**İncelenecek Metin**
##########

Einstein'ın ilkokul yıllarında iki okuldan kovulduğunu ve son kovulduğu okulun müdürünün babasına,
'Senin çocuğun aptal!' dediğini okuyup (TÜBİTAK yayınları 'Dünyayı Değiştiren Beş Denklem' isimli kitap) hayrete düşecek ve fakat bu gün yere göğe sığdırılamaz bir Bilim Adamı oluşunun arkasındaki sırrı tefekkür edeceksiniz.
        Edison'un ampulü keşfi sırasında 2000 civarında yanlış deney yapmasına rağmen yılmayışına hayret edecek ve 'Ben iki bin tane yanlış deney yapmadım sadece iki bin yolla ampul yapılamayacağını öğrendim.' sözleriyle ayrı bir tefekkür boyutu yakalayacaksınız.
        İmam-ı Gazali hazretlerinin 53 yıllık ömrüne, bine yakın kitap sığdırmış olmasına şaşıracak, her bir ömür gününe 18 kitap sayfası düştüğünü hayretle okuyacaksınız. Bilgisayar, daktilo gibi imkânların olmadığı, kırtasiye imkânlarının ise kıt olduğu o günlerde Gazali hazretlerinin böyle devasa eserlere imza atmış olması bizim için ne güzel bir örnektir. Artık bunu okuyan birinin 'Zor!' demesi ya da zorluklardan bahsetmesi ne kadar mümkün olabilir.

        Narin su damlacıklarının, mütemadiyen damlaması ile taş gibi sert bir maddeyi deldiğini gören ve bu hadiseden ibret alan Şihabüddin el Askalani hazretlerinin o günden sonra başarıya ulaşması ve daha sonra tarihe İbn Hacer(taşın oğlu) namı ile ün salması güzel bir misaldir. İşte o zatın kırılma noktası, zora mağlup olduğu bir vakitte, dinlenmek için mola verdiği malum kuyu başında olmuş ve motivasyonunu taştan almıştı.

        Erzurumlu İbrahim Hakkı Hazretlerinin 'Marifetname' isimli eseri hala çok okunan kitaplar listesindedir. Astronomiden, tıp ilmine, matematikten, dini ilimlere hatta burç ilimlerine kadar her sahada bilginin yer aldığı muteber bir eserdir Marifetname. Öyle ki yetiştiği ilim ocağına yıllarını veren İbrahim Hakkı hazretleri bir yerde şöyle diyecektir. 'Gökteki yıldızları, Tillo'nun sokaklarından daha iyi tanırım.'

   Ülkemizin mümbit toprakları halen büyük insanlar yetiştirmektedir ve bunlardan biri de hiç kuşkusuz Fethullah Gülen Hocaefendidir. Erzurum'un Korucuk köyünde dünyaya gelen Gülen, daha çocuk yaştayken kendini belli eder. Kur 'anı dokuz yaşındayken ezberler ve aynı yıllarda, hayvanları otlattığı meralarda geleceğin başarı kolejlerinin hülyalarını kurar.

##########

**Görev Hakkında**
Lütfen başarı hikâyeleri metninde "Einstein'ın ilkokul yıllarında" sözcüklerini içeren yerle başlayıp "tefekkür boyutu yakalayacaksınız." ile biten bölümü, "deney" sözcüğünü "tecrübe" ile değiştirerek yeniden yazın. Kayıtlar başka bir kaynaktan alınmıştır.

##########

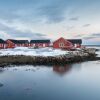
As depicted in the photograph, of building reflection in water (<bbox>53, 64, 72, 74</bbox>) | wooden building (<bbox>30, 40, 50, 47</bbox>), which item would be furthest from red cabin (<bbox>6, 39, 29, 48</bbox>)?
building reflection in water (<bbox>53, 64, 72, 74</bbox>)

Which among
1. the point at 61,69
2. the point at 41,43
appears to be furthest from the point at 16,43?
the point at 61,69

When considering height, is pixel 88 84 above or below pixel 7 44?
below

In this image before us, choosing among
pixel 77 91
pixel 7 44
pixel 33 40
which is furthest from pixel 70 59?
pixel 33 40

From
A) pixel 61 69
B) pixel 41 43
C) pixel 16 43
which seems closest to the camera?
pixel 61 69

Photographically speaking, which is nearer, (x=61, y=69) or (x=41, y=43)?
(x=61, y=69)

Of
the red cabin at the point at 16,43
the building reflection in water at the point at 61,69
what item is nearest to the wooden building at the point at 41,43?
the red cabin at the point at 16,43

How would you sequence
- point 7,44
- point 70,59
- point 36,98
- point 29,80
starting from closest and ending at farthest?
point 36,98, point 29,80, point 70,59, point 7,44

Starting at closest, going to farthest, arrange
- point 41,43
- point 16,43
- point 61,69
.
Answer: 1. point 61,69
2. point 16,43
3. point 41,43

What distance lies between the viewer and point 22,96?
17.2 m

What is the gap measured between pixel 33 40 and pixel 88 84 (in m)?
87.9

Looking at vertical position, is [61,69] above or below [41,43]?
below

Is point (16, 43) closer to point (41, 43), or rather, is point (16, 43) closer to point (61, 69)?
point (41, 43)

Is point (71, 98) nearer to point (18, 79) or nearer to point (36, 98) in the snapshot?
point (36, 98)

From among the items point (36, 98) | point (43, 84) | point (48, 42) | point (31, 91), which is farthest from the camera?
point (48, 42)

##########

**Yanıtınız**
Einstein'ın ilkokul yıllarında iki okuldan kovulduğunu ve son kovulduğu okulun müdürünün babasına,
'Senin çocuğun aptal!' dediğini okuyup (TÜBİTAK yayınları 'Dünyayı Değiştiren Beş Denklem' isimli kitap) hayrete düşecek ve fakat bu gün yere göğe sığdırılamaz bir Bilim Adamı oluşunun arkasındaki sırrı tefekkür edeceksiniz.
        Edison'un ampulü keşfi sırasında 2000 civarında yanlış tecrübe yapmasına rağmen yılmayışına hayret edecek ve 'Ben iki bin tane yanlış tecrübe yapmadım sadece iki bin yolla ampul yapılamayacağını öğrendim.' sözleriyle ayrı bir tefekkür boyutu yakalayacaksınız.